Absolutely. I know you got your hands full of the launch. But looking over the horizon or even over the pond, any thoughts on the EU filing, EU partners, potential EU launch?

We have started exploring the EU and Japan markets. The key question is whether we should supply from the Cleveland facility or establish a new manufacturing presence. Setting up manufacturing in a different location will take a significant amount of time, likely 3 to 4 years, due to the need for technology transfer, engineering runs, and fulfilling regulatory requirements. Therefore, we are considering whether the Cleveland facility can serve other markets. We are also expanding our capacity beyond the next 10 months, and that project is currently underway. We hope that while not all markets can be supplied, some select ones might be viable. We'll provide more updates towards the end of the year as our primary focus remains on the U.S. launch first.

Your next question is coming from Stephen Willey from Stifel.

Just 1 for Joe. How should we think about 2Q SG&A spend? Is that number a good surrogate for the next couple of quarters? Or should we expect that number to scale with an onboarding of additional QTCs?

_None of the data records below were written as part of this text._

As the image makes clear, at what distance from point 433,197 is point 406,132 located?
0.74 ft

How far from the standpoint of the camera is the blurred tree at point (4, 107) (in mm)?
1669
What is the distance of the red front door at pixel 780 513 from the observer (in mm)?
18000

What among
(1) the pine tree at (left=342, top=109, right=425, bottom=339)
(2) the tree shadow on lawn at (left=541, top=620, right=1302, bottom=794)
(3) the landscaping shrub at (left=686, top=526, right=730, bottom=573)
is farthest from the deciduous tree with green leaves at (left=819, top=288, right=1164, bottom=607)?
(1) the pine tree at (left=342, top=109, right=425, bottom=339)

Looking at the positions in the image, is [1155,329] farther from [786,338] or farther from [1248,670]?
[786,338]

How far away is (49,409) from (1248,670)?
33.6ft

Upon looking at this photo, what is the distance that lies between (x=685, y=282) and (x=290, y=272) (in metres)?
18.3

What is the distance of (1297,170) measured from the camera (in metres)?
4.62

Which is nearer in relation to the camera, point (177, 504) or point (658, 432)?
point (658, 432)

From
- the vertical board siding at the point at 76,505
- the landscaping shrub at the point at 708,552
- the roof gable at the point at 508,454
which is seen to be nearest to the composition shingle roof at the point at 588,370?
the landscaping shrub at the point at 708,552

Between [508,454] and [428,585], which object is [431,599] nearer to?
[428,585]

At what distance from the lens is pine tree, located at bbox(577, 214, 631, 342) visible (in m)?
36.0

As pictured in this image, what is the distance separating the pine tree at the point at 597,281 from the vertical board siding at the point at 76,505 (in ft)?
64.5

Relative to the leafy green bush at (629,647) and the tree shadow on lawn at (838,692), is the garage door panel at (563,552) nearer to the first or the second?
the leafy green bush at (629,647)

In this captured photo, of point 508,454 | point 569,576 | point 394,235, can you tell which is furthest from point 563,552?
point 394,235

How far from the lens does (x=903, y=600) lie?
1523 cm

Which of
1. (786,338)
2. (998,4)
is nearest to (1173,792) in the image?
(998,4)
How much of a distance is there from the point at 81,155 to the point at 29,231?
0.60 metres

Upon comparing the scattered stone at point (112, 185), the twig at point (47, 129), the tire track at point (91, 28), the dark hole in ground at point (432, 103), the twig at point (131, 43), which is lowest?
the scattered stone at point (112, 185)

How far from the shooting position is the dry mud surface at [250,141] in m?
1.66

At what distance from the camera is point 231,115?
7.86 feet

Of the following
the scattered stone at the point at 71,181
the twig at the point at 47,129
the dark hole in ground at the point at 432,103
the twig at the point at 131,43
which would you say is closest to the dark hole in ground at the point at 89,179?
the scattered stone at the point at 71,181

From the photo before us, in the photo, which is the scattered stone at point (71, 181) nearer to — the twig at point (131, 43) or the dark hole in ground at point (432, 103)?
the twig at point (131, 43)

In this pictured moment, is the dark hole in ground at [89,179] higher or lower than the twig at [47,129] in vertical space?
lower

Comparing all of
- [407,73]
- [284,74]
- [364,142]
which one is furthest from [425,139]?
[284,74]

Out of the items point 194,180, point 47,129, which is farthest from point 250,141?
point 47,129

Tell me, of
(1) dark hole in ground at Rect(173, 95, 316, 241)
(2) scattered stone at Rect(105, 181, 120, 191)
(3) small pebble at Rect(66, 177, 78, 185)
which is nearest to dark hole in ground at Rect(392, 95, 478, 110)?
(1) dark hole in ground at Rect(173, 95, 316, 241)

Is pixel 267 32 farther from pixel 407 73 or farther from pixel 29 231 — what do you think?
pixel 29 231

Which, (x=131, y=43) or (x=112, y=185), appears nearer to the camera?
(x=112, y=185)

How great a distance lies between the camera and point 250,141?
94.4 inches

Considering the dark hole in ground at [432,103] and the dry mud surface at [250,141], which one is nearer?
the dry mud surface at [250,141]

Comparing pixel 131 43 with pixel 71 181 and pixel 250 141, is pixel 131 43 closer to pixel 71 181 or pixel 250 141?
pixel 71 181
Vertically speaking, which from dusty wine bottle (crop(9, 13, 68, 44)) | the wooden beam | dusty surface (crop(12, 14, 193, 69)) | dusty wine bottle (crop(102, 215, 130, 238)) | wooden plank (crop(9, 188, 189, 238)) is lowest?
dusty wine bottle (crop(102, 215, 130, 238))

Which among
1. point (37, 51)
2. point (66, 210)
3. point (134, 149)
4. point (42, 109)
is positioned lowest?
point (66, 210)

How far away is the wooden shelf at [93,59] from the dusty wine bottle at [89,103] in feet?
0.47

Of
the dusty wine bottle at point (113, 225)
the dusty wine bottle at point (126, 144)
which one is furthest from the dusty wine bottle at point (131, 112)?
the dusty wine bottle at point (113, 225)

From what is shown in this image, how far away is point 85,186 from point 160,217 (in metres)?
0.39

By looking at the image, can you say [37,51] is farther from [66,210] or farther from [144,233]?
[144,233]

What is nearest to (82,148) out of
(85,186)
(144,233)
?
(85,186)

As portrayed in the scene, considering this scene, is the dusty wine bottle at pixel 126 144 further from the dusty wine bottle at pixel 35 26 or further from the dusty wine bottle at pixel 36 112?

Yes, that's a good question. I mean what I was alluding to on the call earlier is that as we're doing the engineering run, those costs are SG&A. So the mix between R&D, COGS, and SG&A will really vary depending on production output. So it's kind of tough to forecast that. But as we've stated previously, 3 patients a month is our breakeven point. So if you do the math on that, you can kind of see what our operating burn will be in a given year. It's just that the mix between those 3 different expense items might fluctuate quarter-by-quarter.

Yes. It's more of an accounting mix that shifts a little because of how the engineering runs were considered in the SG&A, but overall operating costs is a good trend what we've seen in Q2 this year.

Thank you. That concludes our Q&A session. I will now hand the conference back to Vish Seshadri for closing remarks. Please go ahead.

Thank you, everyone, for joining us in today's business update. We'll talk to you again soon.

Thank you. Everyone, this concludes today's event. You may disconnect at this time, and have a wonderful day. Thank you for your participation.